▶ TEXTE FOURNI:

▶

On va beaucoup parler ce matin du travail et des relations sociales, on va parler du sommet social d'hier. D'abord le dossier brûlant de la Guadeloupe, le Premier ministre annonce ce matin qu'il va valider une proposition proche des 200 euros pour les bas salaires en Guadeloupe. Le Gouvernement lâche du lest sur le principal point de blocage ?
 
Non, il y a une réalité, c'est que la situation en Guadeloupe est une situation particulière, et qui appelle des réponses spécifiques. On ne peut pas généraliser ce qui se passe en Guadeloupe et le ramener au territoire métropolitain. Simplement, il y a une réalité aussi double, c'est que nous devons être très attentif, c'est sans doute une crise sociale, peut-être même une crise sociétale qui touche la Guadeloupe. Donc il y a une mobilisation, à la demande du Premier ministre. Il y a des gestes et des attitudes à adopter, notamment le fait que sur 132 revendications, 131 sont d'ores et déjà satisfaites dans leur principe. Il en restait une, c'est celle que vous évoquez. Le Premier ministre réunira demain un Comité interministériel avec l'ensemble des ministres concernés - d'ailleurs dont je fais partie - et cela permettra d'avancer. Je crois que le temps est venu maintenant du retour au calme.
 
Ce que vous nous dites ce matin, c'est qu'effectivement, il y aura une proposition proche des 200 euros, mais pas question de la généraliser aux autres départements d'Outre-mer, comme en Métropole c'est ça ?
 
Il y a une situation spécifique en Guadeloupe, cela appelle donc une réponse particulière.
 
Avant la réponse sociale du Gouvernement, la réponse sécuritaire, l'envoi des escadrons par M. Alliot-Marie. Vous comprenez que sur place, les grévistes ont pris ça pour de la provocation ?
 
Non, ce n'est pas une provocation. Si provoquer c'est tenir à ce que l'ordre et le calme soit assuré, c'est une curieuse conception de la République. Donc là, sur le territoire, comme sur les autres territoires, il y a naturellement la nécessité de donner les moyens, afin que les gens puissent circuler, travailler librement quand ils le souhaitent. Et chacun sait qu'aujourd'hui, il y a un certain nombre de commerçants - des reportages très nombreux ont eu lieu sur ce sujet - qui ne peuvent pas exercer leurs activités professionnelles, alors qu'ils le souhaiteraient.
 
Quelques questions sur la parole présidentielle dans ce conflit social guadeloupéen. Cette parole présidentielle, elle arrive un peu aux forceps ; comment expliquer ce qui ressemble à une frilosité élyséenne, qui ne ressemble guère à N. Sarkozy sur ce dossier ?
 
Pas du tout ! Il y a la conviction qu'il faut avancer à des pas raisonnables. Le président de la République est naturellement très attentif, personnellement à ce qui se déroule sur ce territoire. Hier, c'était la clause du rendez-vous social et ce n'était donc pas le temps de se consacrer exclusivement à la Guadeloupe. Aujourd'hui, il le fera, il reçoit les élus ultra-marins. Et il aura l'occasion de s'exprimer, comme vous le savez, dans le service public, ce qui devrait vous faire plaisir.

◀

▶ DONNÉES SOURCES:
▶

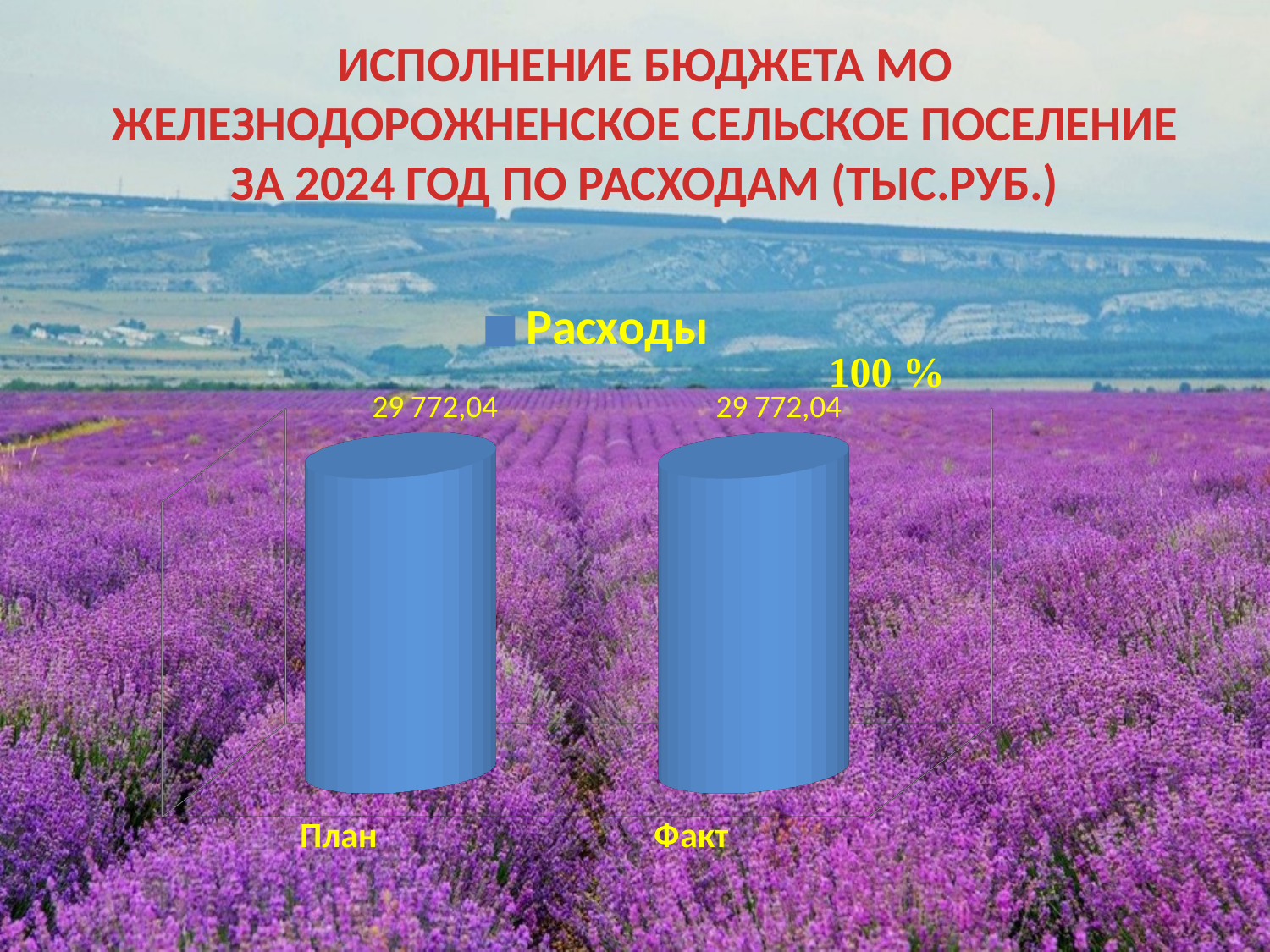
How many series does the legend list? 1 What kind of chart is shown on the slide? bar chart What is the difference between the values for План and Факт? 0 Is the value for План larger than, smaller than, or equal to the value for Факт? equal What is the name of the series shown in the legend? Расходы What is the value for План? 29 772,04 What percentage is printed above the Факт bar? 100 % What is the value for Факт? 29 772,04 What are the labels of the two categories on the x axis? План, Факт How many categories are shown on the chart? 2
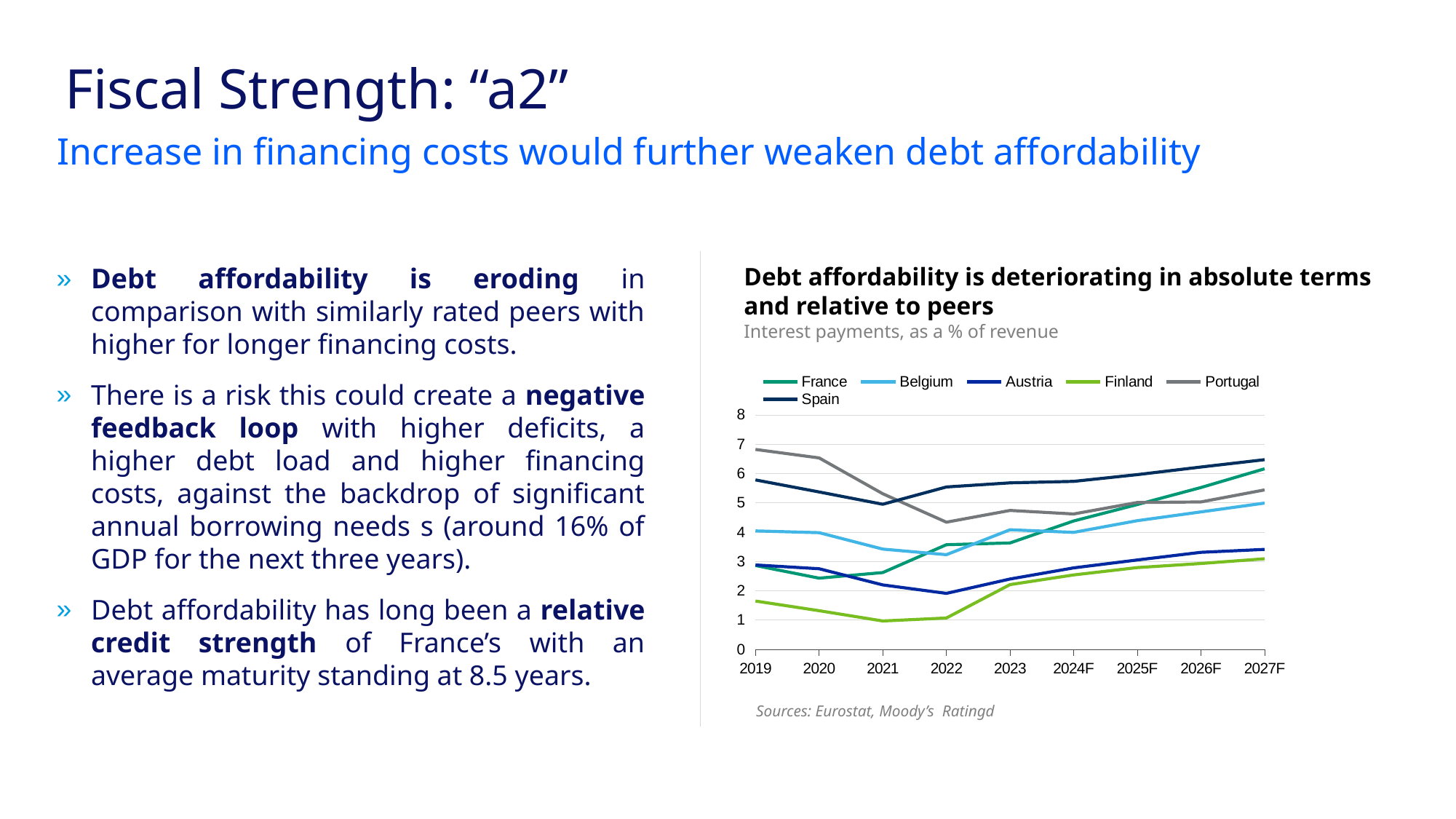
Is the value for Portugal in 2019 greater or less than 6? greater What type of chart is shown on the slide? Line chart Is the value for Finland in 2021 greater or less than 2? less Which country has the lowest interest payments as a % of revenue in 2019? Finland Does the Portugal line rise or fall between 2019 and 2022? Falls How many series does the legend of the chart list? 6 Which country has the highest interest payments as a % of revenue in 2019? Portugal In 2027F, which is larger: the value for France or the value for Belgium? France What measure does the chart plot, according to its subtitle? Interest payments, as a % of revenue How many years are shown along the x axis of the chart? 9 Is the value for France in 2027F greater or less than 5? greater Does the France line rise or fall between 2020 and 2027F? Rises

◀

▶ CONSIGNE A: Recopiez sans rien changer le passage de l'entretien sur la Guadeloupe qui va de « Pas du tout » jusqu'à « vous faire plaisir. » inclus.
▶ CONSIGNE B:
Répondez à ces questions à l'aide de l'entretien sur la Guadeloupe :
(i) Sur combien de revendications au total 131 sont-elles déjà satisfaites dans leur principe ?
(ii) Qui réunira demain un Comité interministériel ?
(iii) Qui le président de la République reçoit-il aujourd'hui ?
▶ CONSIGNE C: Écrivez la suite de l'entretien sur la Guadeloupe, en reprenant après sa dernière phrase.

▶ RÉPONSE ÉCRITE A:
Pas du tout ! Il y a la conviction qu'il faut avancer à des pas raisonnables. Le président de la République est naturellement très attentif, personnellement à ce qui se déroule sur ce territoire. Hier, c'était la clause du rendez-vous social et ce n'était donc pas le temps de se consacrer exclusivement à la Guadeloupe. Aujourd'hui, il le fera, il reçoit les élus ultra-marins. Et il aura l'occasion de s'exprimer, comme vous le savez, dans le service public, ce qui devrait vous faire plaisir.

▶ RÉPONSE ÉCRITE B:
(i) 132
(ii) Le Premier ministre
(iii) Les élus ultra-marins

▶ RÉPONSE ÉCRITE C:
 
Oui, mais on a quand même connu le chef de l'Etat plus prompt à s'emparer des dossiers d'actualité. Cette dissociation de la crise sociale en Métropole et celle de Guadeloupe, cela voulait dire quoi ?
 
C'est une méthode, c'est celle de la cohérence.
 
Est-ce qu'il faut briser en Guadeloupe, les monopoles de distribution, en Guadeloupe et dans les DOM d'ailleurs, ces monopoles de distribution pour l'essentiel détenus par les békés, qui ont longtemps financer le RPR ?
 
Eh bien vous avez des informations historiques précises, dont je ne dispose pas. C'est un élément intéressant qui contribue au débat. Non, la réalité, c'est qu'il y a sans doute une réflexion sur cette crise, qui, encore une fois, n'est sans doute pas simplement sociale, qui est peut-être aussi sociétale et qui met en cause les équilibres que vous évoquez.
 
Vous n'avez pas répondu monsieur le ministre : est-ce qu'il va falloir briser ces monopoles ?
 
Par tempérament et par conviction, je suis réservé sur les monopoles.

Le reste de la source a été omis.